Task statement: Write out exactly the lines from the one containing "content_type: text/html; charset=utf-8" through the last line of the records below, including both.

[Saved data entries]
┌──
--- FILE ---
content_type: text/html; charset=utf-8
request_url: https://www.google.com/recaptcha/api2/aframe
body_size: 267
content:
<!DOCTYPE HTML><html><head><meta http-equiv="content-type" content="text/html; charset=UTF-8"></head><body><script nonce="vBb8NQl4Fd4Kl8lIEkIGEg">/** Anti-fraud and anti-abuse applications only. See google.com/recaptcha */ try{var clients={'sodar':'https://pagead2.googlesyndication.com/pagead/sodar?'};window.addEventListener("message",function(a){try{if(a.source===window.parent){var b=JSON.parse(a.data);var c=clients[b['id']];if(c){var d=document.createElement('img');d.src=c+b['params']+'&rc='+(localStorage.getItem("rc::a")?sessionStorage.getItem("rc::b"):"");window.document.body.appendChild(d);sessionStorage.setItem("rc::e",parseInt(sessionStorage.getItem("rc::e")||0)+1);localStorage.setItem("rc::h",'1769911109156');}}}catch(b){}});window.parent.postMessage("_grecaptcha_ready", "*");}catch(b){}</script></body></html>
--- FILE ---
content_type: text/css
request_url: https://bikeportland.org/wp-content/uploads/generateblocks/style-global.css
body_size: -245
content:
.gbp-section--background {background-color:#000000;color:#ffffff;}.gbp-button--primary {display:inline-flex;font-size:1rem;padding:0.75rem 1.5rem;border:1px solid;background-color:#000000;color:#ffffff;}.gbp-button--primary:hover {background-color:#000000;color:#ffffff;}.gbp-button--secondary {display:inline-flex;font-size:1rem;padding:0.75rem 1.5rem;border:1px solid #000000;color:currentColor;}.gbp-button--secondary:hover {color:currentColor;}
└──
Problem solution:
content_type: text/html; charset=utf-8
request_url: https://www.google.com/recaptcha/api2/aframe
body_size: 267
content:
<!DOCTYPE HTML><html><head><meta http-equiv="content-type" content="text/html; charset=UTF-8"></head><body><script nonce="vBb8NQl4Fd4Kl8lIEkIGEg">/** Anti-fraud and anti-abuse applications only. See google.com/recaptcha */ try{var clients={'sodar':'https://pagead2.googlesyndication.com/pagead/sodar?'};window.addEventListener("message",function(a){try{if(a.source===window.parent){var b=JSON.parse(a.data);var c=clients[b['id']];if(c){var d=document.createElement('img');d.src=c+b['params']+'&rc='+(localStorage.getItem("rc::a")?sessionStorage.getItem("rc::b"):"");window.document.body.appendChild(d);sessionStorage.setItem("rc::e",parseInt(sessionStorage.getItem("rc::e")||0)+1);localStorage.setItem("rc::h",'1769911109156');}}}catch(b){}});window.parent.postMessage("_grecaptcha_ready", "*");}catch(b){}</script></body></html>
--- FILE ---
content_type: text/css
request_url: https://bikeportland.org/wp-content/uploads/generateblocks/style-global.css
body_size: -245
content:
.gbp-section--background {background-color:#000000;color:#ffffff;}.gbp-button--primary {display:inline-flex;font-size:1rem;padding:0.75rem 1.5rem;border:1px solid;background-color:#000000;color:#ffffff;}.gbp-button--primary:hover {background-color:#000000;color:#ffffff;}.gbp-button--secondary {display:inline-flex;font-size:1rem;padding:0.75rem 1.5rem;border:1px solid #000000;color:currentColor;}.gbp-button--secondary:hover {color:currentColor;}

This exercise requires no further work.